■ Requirement: Starting with the line that contains "How far from the lens" and continuing through the final line below, render the lines as a JSON list of strings, one string per line, with blank lines omitted.

■ Extracted information:
>>>>>

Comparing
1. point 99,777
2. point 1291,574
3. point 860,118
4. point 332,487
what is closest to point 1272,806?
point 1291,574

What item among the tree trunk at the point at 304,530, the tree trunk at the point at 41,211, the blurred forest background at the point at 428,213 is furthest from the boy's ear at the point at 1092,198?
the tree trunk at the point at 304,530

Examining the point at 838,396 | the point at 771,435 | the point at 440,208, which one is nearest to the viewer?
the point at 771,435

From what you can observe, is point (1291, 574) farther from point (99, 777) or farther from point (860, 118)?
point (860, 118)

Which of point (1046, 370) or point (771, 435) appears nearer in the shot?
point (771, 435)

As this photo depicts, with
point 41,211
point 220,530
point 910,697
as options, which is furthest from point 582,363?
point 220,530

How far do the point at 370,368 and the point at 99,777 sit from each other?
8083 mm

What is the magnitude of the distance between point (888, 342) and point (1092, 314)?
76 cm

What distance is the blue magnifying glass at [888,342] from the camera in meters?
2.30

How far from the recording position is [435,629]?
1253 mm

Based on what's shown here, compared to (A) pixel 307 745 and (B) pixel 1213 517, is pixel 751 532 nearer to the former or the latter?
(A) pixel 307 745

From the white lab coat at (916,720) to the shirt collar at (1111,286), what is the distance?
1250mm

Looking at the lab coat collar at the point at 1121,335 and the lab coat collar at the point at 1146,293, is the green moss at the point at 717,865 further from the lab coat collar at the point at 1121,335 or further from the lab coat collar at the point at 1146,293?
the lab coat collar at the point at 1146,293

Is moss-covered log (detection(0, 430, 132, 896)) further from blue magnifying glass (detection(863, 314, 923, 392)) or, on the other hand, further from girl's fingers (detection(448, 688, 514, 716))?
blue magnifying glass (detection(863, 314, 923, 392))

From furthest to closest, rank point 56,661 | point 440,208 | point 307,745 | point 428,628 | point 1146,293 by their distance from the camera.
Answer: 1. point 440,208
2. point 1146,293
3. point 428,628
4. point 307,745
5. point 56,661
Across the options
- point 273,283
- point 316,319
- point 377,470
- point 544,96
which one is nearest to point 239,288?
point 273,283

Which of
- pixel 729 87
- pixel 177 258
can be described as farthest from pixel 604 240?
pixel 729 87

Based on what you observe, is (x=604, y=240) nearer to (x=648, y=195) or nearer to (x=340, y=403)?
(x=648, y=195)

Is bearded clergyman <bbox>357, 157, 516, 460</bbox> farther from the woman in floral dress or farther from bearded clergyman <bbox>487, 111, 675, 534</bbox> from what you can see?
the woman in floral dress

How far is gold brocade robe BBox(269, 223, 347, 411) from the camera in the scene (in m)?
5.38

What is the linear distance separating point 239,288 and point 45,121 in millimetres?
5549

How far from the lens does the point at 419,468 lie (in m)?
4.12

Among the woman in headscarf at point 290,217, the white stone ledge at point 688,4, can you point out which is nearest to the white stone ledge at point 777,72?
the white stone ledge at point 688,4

<<<<<

■ Written solution:
[
  "How far from the lens does the point at 419,468 lie (in m)?",
  "4.12",
  "Among the woman in headscarf at point 290,217, the white stone ledge at point 688,4, can you point out which is nearest to the white stone ledge at point 777,72?",
  "the white stone ledge at point 688,4"
]